WORK TO DO: According to the nonparametric methods tutorial, what quantity determines the amount of smoothing in density estimation?

Nonparametric methods

This tutorial demonstrates some of the nonparametric statistical methods available in R.

Datasets and other files used in this tutorial:

Density estimation

Density estimation is like a histogram: It is a method for visualizing the shape of a univariate distribution (there are methods for doing multivariate density estimation as well, but we will ignore those for the time being). We will consider the globular cluster luminosity dataset, which gives measurements for two different galaxies, Milky Way galaxy (MWG) and Andromeda galaxy (M31). We will focus on the andromeda galaxy measurements only for now.
#   gc  <-  read.csv("http://astrostatistics.psu.edu/datasets/glob_clus.csv")
   gc  <-  read.csv("glob_clus.csv")
   attach(gc)
   and <- lum[gal=="M31"]
   mwg <- lum[gal=="MWG"]
   hist(and)
What happens if we try to use more bins in the histogram?
   hist(and, breaks=100)
Notice that we are starting to see more and more bins that include only a single observation. Taken to its extreme, this type of exercise gives in some sense a "perfect" fit to the data but is useless as an estimator of shape:
   hist(and, breaks=10000)
On the other hand, it is obvious that a single bin would also be completely useless. So we try in some sense to find a middle ground between these two extremes: "Oversmoothing" by using only one bin and "undersmooting" by using too many. This same paradigm occurs for density estimation, in which the amount of smoothing is determined by a quantity called the bandwidth. By default, R uses an optimal (in some sense) choice of bandwidth:
   hist(and, prob=T, main="") # scale y-axis like a density function
   d <- density(and)
   lines(d, col=2, lty=2, lwd=2)
   b <- round(d$bw, 4)
   title(main=paste("Bandwidth =", b), col.main=2)
Now observe what happens when we undersmooth
   lines(density(and, bw=.05), col=3, lwd=2)
   text(17.5, .35, "BW = .05", col=3, cex=1.4)
or oversmooth:
   lines(density(and, bw=3), col=4, lwd=2)
   text(18, .12, "BW = 3", col=4, cex=1.4)
While the choice of bandwidth is very important, the choice of kernel is not:
   hist(and, prob=T, main="") # scale y-axis like a density function
   lines(d, col=2, lty=2, lwd=2)

[Excerpts from a spatial reasoning dataset]

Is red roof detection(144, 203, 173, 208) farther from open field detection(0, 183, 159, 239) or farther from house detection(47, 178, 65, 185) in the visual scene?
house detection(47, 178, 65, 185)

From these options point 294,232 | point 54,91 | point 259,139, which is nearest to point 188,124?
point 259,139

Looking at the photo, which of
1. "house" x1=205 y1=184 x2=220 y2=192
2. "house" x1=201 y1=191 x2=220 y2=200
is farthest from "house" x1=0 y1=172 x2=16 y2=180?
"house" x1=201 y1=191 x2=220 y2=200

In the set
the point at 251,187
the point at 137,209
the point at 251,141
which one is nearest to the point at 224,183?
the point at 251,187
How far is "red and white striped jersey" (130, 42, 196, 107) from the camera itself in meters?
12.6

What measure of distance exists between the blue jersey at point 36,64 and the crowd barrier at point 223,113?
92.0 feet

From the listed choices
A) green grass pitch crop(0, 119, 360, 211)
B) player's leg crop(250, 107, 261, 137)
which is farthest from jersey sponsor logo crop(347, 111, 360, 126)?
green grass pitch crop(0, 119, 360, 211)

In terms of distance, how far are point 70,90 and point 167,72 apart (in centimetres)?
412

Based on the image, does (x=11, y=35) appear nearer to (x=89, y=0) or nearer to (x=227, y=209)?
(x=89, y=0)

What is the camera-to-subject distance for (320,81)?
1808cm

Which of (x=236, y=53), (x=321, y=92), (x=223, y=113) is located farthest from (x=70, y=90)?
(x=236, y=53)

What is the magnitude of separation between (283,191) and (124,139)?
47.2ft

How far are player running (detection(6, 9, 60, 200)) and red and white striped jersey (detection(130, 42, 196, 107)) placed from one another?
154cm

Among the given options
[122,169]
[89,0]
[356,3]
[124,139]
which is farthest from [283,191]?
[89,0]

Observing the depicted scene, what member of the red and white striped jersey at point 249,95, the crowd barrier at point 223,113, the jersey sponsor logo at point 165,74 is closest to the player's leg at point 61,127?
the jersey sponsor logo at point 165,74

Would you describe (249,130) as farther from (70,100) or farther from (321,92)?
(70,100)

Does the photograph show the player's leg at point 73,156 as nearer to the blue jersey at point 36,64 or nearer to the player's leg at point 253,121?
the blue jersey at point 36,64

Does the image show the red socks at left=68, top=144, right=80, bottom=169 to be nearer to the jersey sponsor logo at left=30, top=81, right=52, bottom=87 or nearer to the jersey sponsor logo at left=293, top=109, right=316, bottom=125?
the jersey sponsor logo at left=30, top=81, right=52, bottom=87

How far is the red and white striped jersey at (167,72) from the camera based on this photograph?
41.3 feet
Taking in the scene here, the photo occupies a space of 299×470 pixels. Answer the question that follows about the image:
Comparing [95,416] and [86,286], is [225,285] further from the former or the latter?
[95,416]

EXERCISE SOLUTION: The bandwidth.